Resource Bundle Issues
Yoshito Umaoka sent the following to the ICU team on 2008-nov-05:
ICU resource bundle issues
Hi folks,
I was trying to fix some resource bundle issues and did some
investigations. Now I think there are several design issues in ICU
resource bundle implementation. I do not have any concrete plan for
making fixes/changes. For now I just want to bring some topics on table
and check with you if there are any misunderstandings/historic background
and etc.
1. Top level table vs. nested table
Locale bundles are organized based on locale inheritance model. Any
resources associated with a key is folded into the locale inheritance
hierarchy. A table is a collection of resource items associated with
keys. To access a resource item, you're supposed to use ures_getByKey to
locate the container resource. However, the behavior of ures_getByKey
with a top level table and a nested table is different. For a top level
table, locale inheritance is involved - that is, if a resource associated
with the given key is missing in the table, the implementation tries to
find a resource in its parent locale bundle. On the other hand, if
ures_getByKey is called against a nested table and a resource associated
with the given key is missing, an error code U_MISSING_RESOURCE_ERROR is
returned. To access a resource in nested table based on locale
inheritance, ures_getByKeyWithFallback must be used, but this is not a
public API.
For example -
----------------------
en {
month1 { "January"}
dow {
day1 { "Sunday" }
}
}
----------------------
en_US {
dow {
day2 { "Monday"}
}
}
----------------------
UResourceBundle *bundle = ures_open(MYBUNDLE, "en_US", &status);
bundle = ures_getByKey(bundle, "month1", bundle, &status);
This code will return a UResourceBundle whose type is URES_STRING with
"January" (picked from bundle "en").
UResourceBundle *bundle = ures_open(MYBUNDLE, "en_US", &status);
bundle = ures_getByKey(bundle, "dow", bundle, &status);
bundle = ures_getByKey(bundle, "day1", bundle, &status);
However, above code will return U_MISSING_RESOURCE_ERROR, because "dow" is
available in "en_US", but does not contain "day1".
I think there is no distinction between UResourceBundle returned by
ures_open (top level) vs. ures_getByKey (nested) in public API (isTopLevel
is set in the implementation although), the
difference of the behavior is not a good idea.
Steven told me that there was clear distinction between top level bundle
and nested bundle when ICU resource bundle was originally developed. And
he pointed out that some ICU consumer do not want any locale fallback in
nested resource access. However, we agreed that the default behavior of
nested items should be "with fallback". From the design point of view,
the fallback behavior should be governed by the mode when a bundle is
opened - i.e. ures_open (with fallback) vs. ures_openDirect (with NO
fallback).
2. Resource iteration
As I mentioned above, top level item look up is done with fallback.
However, iteration API - ures_getNextResource does not. From resource
bundle consumer's point of view, fallback should be transparent. In the
example above, "month1" resides in bundle "en". You can get the resource
by ures_getByKey with "month1" even you actually opened the bundle
"en_US". However, with ures_getNextResource, you cannot get there. If
the top level item does not fallback, it makes sense, but it does it.

*Apply what you read*:
A – From the ICU resource bundle message, list every function name that begins with "ures_".
B – Pick up the ICU resource bundle message after its final sentence and keep writing it.

(Image-caption data from the web)
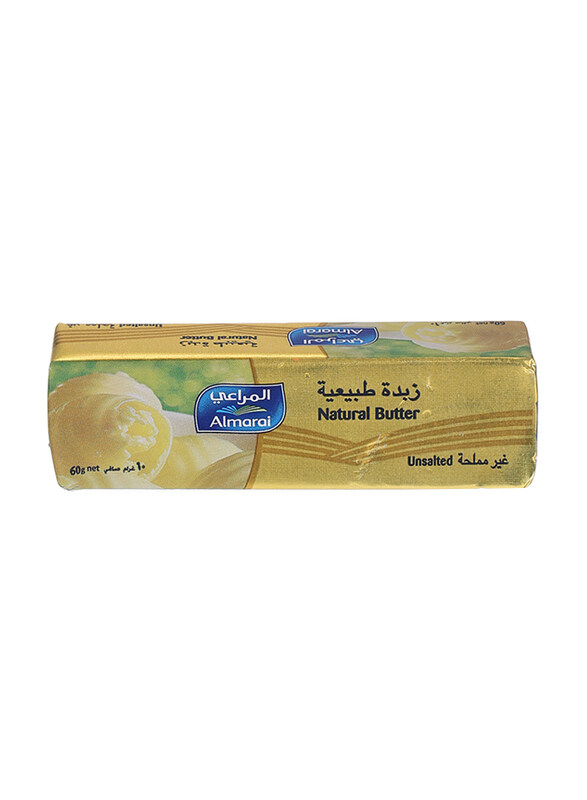 

Al Marai Unsalted Natural Butter, 60g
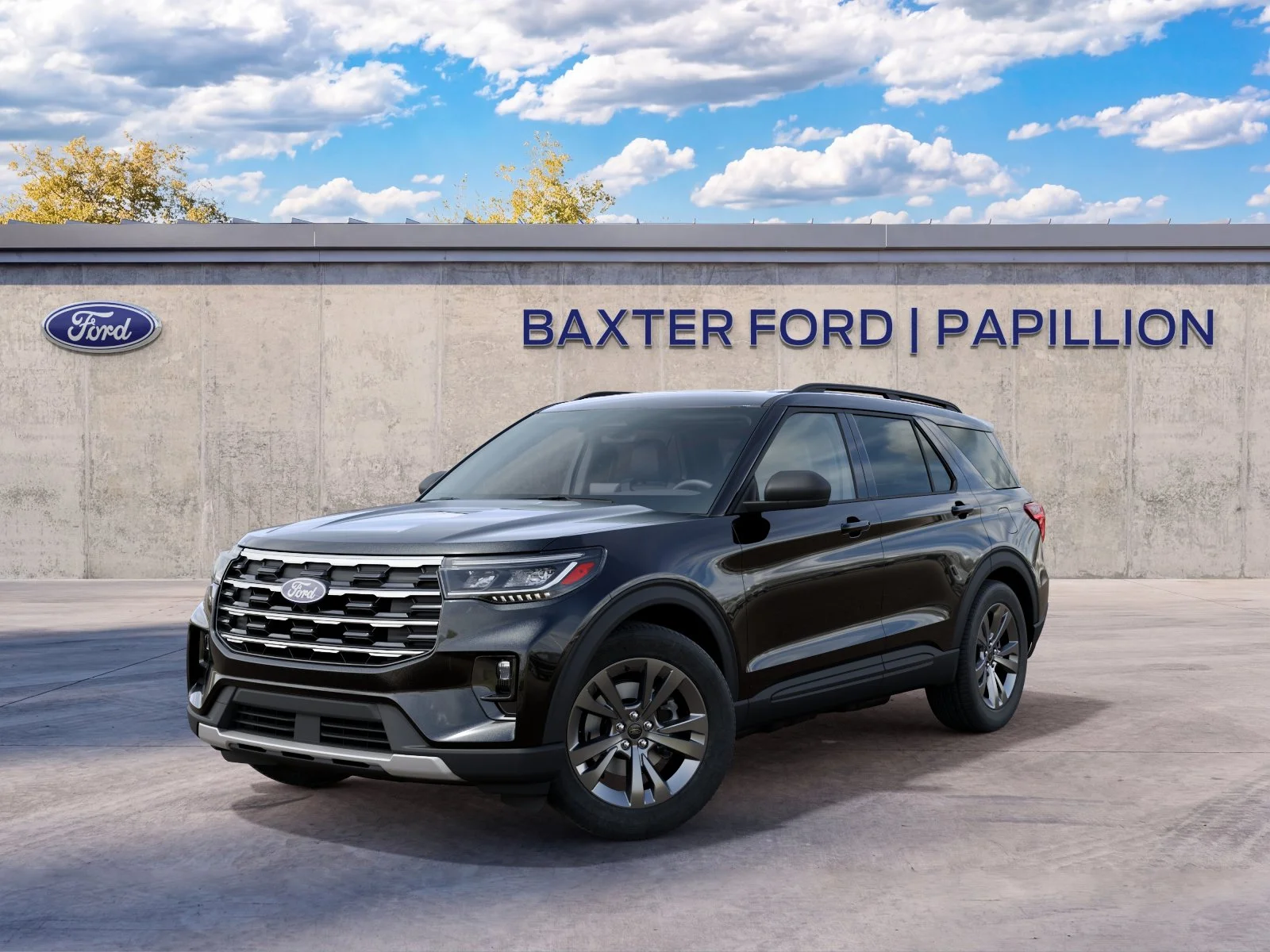 New 2027 Agate Black Ford Active image 41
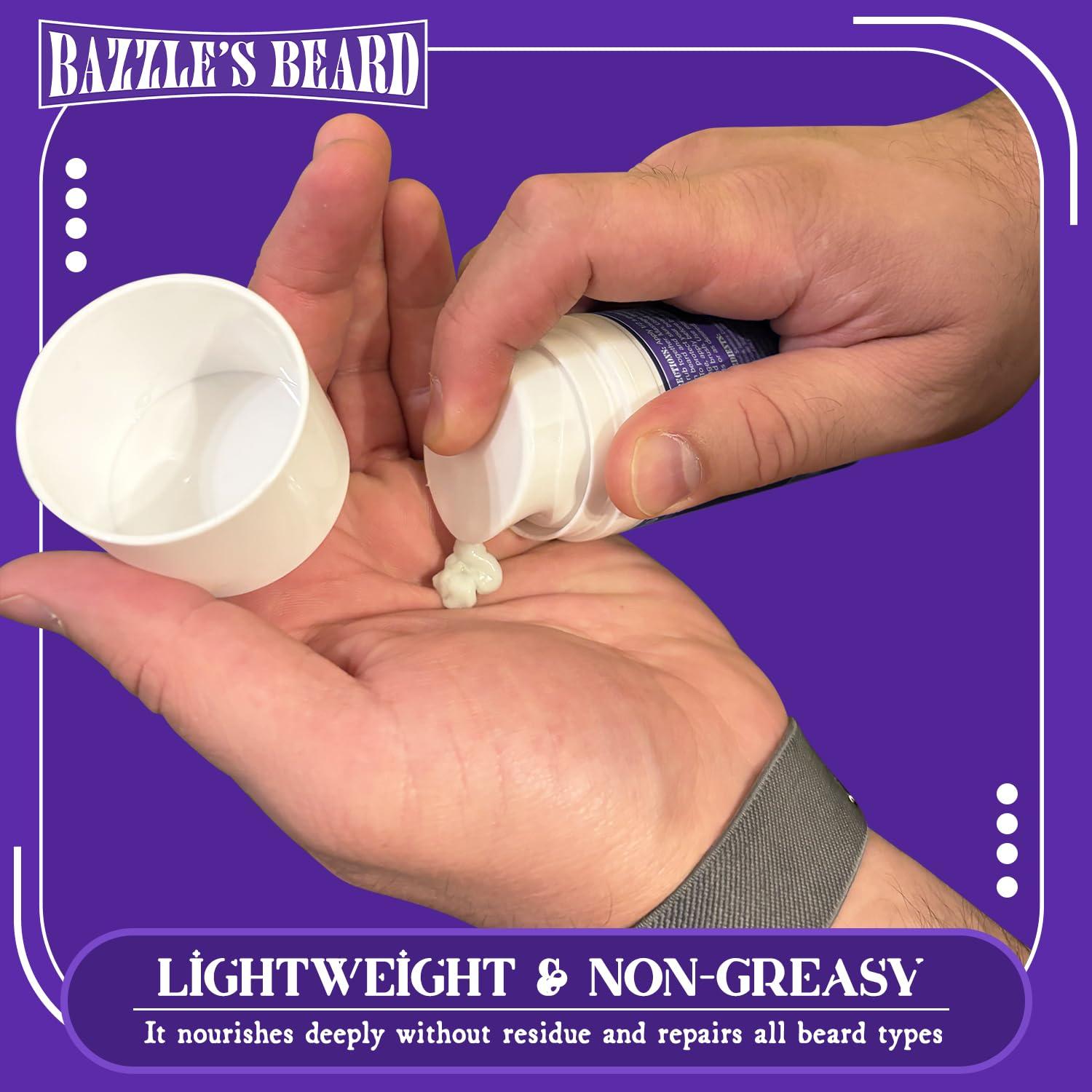 Máscara para Barba Bazzle - Acondicionador Hidratante 149g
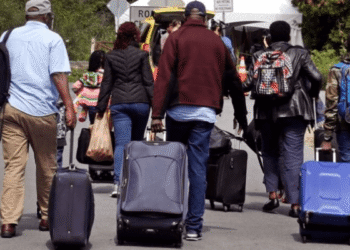 nigerians leaving for greener pasture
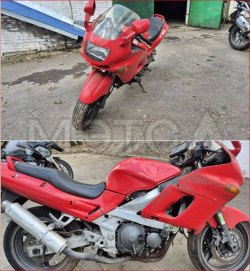 Мотоцикл КАВАСАКИ ZZR400, 1996 года 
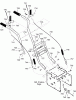 Murray 536.887995 - Craftsman 29" Dual Stage Snow Thrower (2004) (Sears) Ersatzteile Handle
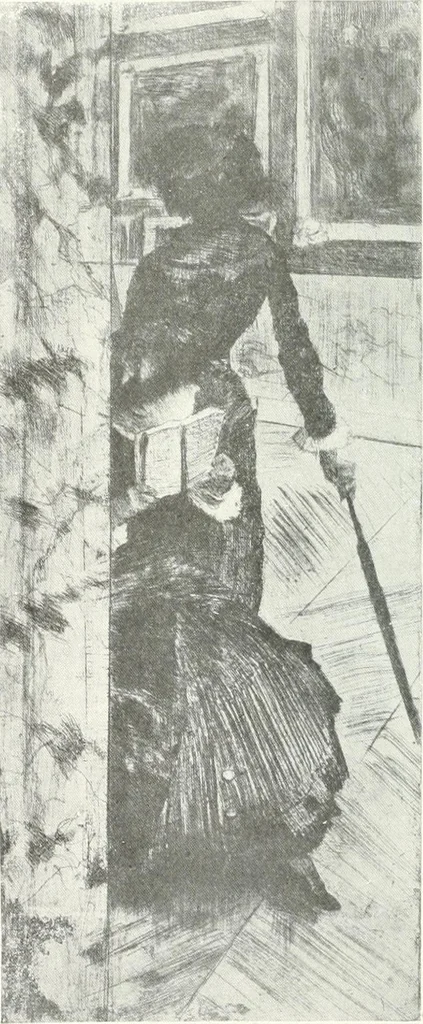 An illustration from International studio, 1897, leaf 98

*Answers by item number*:
A – ures_getByKey, ures_getByKeyWithFallback, ures_open, ures_openDirect, ures_getNextResource

B –
3. Hierarchical key access
In our locale bundles, we organize the contents in hierarchical manner.
All items related to calendar is under "calendar". I think ICU consumer
also wants to organize their own resources in such way. With public APIs,
you have to navigate through the hierarchical node to reach to the actual
resource object, that is, you have to call ures_open first, then call
ures_getByKey to down to the desired leaf. I think we should have an API
locating a leaf object in one call, instead of repeative ures_getByKey.
For example, by specifying a hierarchical key -
"calendar/gregorian/dayNames/format/abbreviated", it should get to the
desired resource instead of calling ures_getByKey 5 times.
4. Alias resolution problem (ICU4J only?)
I mentioned this potential issue a while ago. Assume we have locale
bundles below -
----------------------
root {
calendar {
buddhist {
AmPmMarkers {"AM", "PM"}
dayNames:alias {"/LOCALE/calendar/gregorian/dayNames"}
}
}
}
----------------------
xx {
calendar {
gregorian {
dayNames {"SUN", "MON", "TUE", "WED", "THU", "FRI", "SAT"}
}
buddhist {
AmPmMarkers {"AA", "PP"}
}
}
----------------------
xx_YY {
calendar {
gregorian {
dayNames {"NUS", "NOM", "EUT", "DEW", "UHT", "IRF", "TAS"}
}
}
----------------------
To get calendar/buddhist/dayNames, there are two ways to get there.
a) getWithFallback with a hierarchical key
ICUResouceBundle b = ICUResourceBundle.getBundleInstance(MYLOCALEBUNDLE,
new ULocale("xx_YY"));
b = b.getWithFallback("calendar/buddhist/dayNames");
b) getWithFallback by navigating resource hierarchy
ICUResouceBundle b = ICUResourceBundle.getBundleInstance(MYLOCALEBUNDLE,
new ULocale("xx_YY"));
b = b.getWithFallback("calendar");
b = b.getWithFallback("buddhist");
b = b.getWithFallback("dayNames");
The major difference is - if you go down to navigate the hierarchy one by
one (case b), "/LOCALE" in dayNames:alias (root) is interpreted as locale
name "xx", while it is resolved as "xx_YY" with the single hierarchical
key "calendar/buddhist/dayNames" (case a). This is because the orignal
context for opening a bundle is not carried when you open a bundle one by
one.
5. ICU4J UResourceBundle extending java.util.ResourceBundle??
com.ibm.icu.util.UResourceBundle extends java.util.ResourceBundle. There
is one major design difference between these two classes - Java
ResourceBundle does not support hierarchical keys. On the other hand,
UResourceBundle supports key hierarchy. "get" in Java ResourceBundle
simply return a resource object, while "get" in UResourceBundle returns a
UResourceBundle.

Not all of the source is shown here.